Me too. I'm afraid if the other parent starts actively threatening their child, I would absolutely intervene. The 'dont undermine the other parent' stuff really doesn't apply when one parent is behaving in an abusive or aggressive manner.

2021x · 09/11/2023 23:11

MissTrip82 · 09/11/2023 23:04

Really surprised to see people criticise parent B who’s trying to deescalate a situation in which a parent has threatened their child with behaviour that the child knows from experience is scary. That’s downright abusive behaviour. People who jumped straight to criticise the other parent have totally missed that. Unbelievable.

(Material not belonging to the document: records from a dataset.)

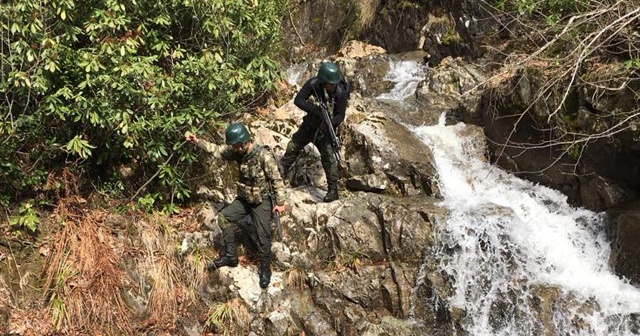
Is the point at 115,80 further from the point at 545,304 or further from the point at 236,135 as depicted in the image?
the point at 545,304

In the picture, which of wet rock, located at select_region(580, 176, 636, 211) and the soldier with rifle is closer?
the soldier with rifle

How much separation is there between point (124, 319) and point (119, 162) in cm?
266

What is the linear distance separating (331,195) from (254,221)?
1.55 meters

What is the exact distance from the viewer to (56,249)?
21.6 feet

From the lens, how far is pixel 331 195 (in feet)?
25.7

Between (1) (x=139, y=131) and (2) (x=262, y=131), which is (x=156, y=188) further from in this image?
(2) (x=262, y=131)

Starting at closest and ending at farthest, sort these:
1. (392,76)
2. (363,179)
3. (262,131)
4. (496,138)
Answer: (363,179) → (262,131) → (496,138) → (392,76)

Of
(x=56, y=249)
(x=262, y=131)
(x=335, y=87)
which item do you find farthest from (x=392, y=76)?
(x=56, y=249)

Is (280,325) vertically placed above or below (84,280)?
above

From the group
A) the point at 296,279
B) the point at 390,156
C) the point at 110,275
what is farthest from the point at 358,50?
the point at 110,275

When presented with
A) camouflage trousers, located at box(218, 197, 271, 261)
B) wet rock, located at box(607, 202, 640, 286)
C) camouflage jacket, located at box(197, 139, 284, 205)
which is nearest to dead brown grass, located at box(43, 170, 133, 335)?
camouflage trousers, located at box(218, 197, 271, 261)

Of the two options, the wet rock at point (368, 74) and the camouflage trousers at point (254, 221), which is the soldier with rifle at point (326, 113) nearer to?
the camouflage trousers at point (254, 221)

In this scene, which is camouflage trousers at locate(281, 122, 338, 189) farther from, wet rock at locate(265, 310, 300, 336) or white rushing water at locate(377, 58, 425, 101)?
white rushing water at locate(377, 58, 425, 101)

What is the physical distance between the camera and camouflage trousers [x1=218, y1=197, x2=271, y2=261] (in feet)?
22.1
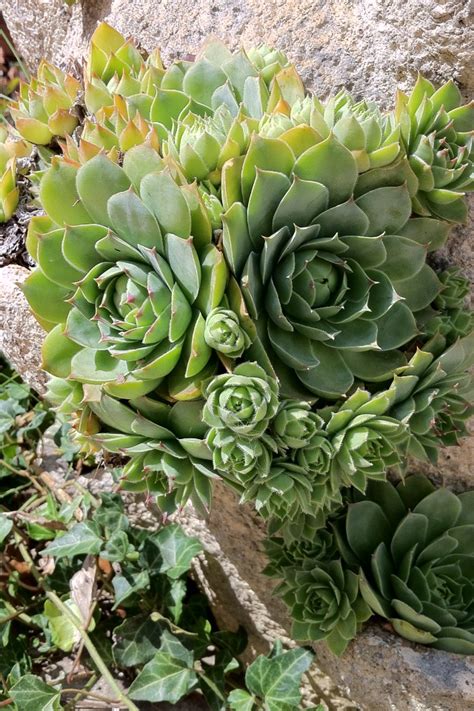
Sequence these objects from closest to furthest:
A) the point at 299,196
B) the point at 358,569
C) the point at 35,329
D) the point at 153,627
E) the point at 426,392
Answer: the point at 299,196
the point at 426,392
the point at 358,569
the point at 35,329
the point at 153,627

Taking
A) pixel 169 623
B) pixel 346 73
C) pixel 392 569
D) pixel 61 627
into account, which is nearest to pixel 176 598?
pixel 169 623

It depends on whether PB was actually de-escalating or not, as it appears the threat of behaviour was after PB spoke to the child, which appeared to make PA more angry.

I agree with others that using your temper to threaten a child is bad behaviour. But it could be that PA was signalling that they were getting angry and unhappy and didn't have a mature way of doing that. PB could tell them to leave in the future (because this will happen again).

However, the above example clearly misses a lot of context as to why everyone behaves this way. It could be this is a blip and everyone is a bit more stressed than normal.

nutsnutspistachionuts · 09/11/2023 23:13

How was Parent B undermining, really? Based on the information we've been given, in any case. Undermining would be if they'd been like "oh, mean old Dad! Of course you can watch the football" - not "ok guys calm down"

shams05 · 09/11/2023 23:27

So both parents dropped the ball in checking on what the kids were Upto upstairs, no one heard any of the jumping or anything and now they're both taking their frustrations out on the kid.
No need to punish the child here, all you needed to do is to tell them both that your room was out of bounds or remind your child once friend had left.

booksandbrooks · 09/11/2023 23:39

DS got upset and then tried to renegotiate watching the football. That's cheeky.

The phrase "kick off" is a bit rough but I definitely try to warn my kids when they're pushing me too far/ I'm sick of repeating myself.

I'd say parent b is in the wrong for undermining A,
But it could be possible that A has anger management issues or something - impossible to tell from op.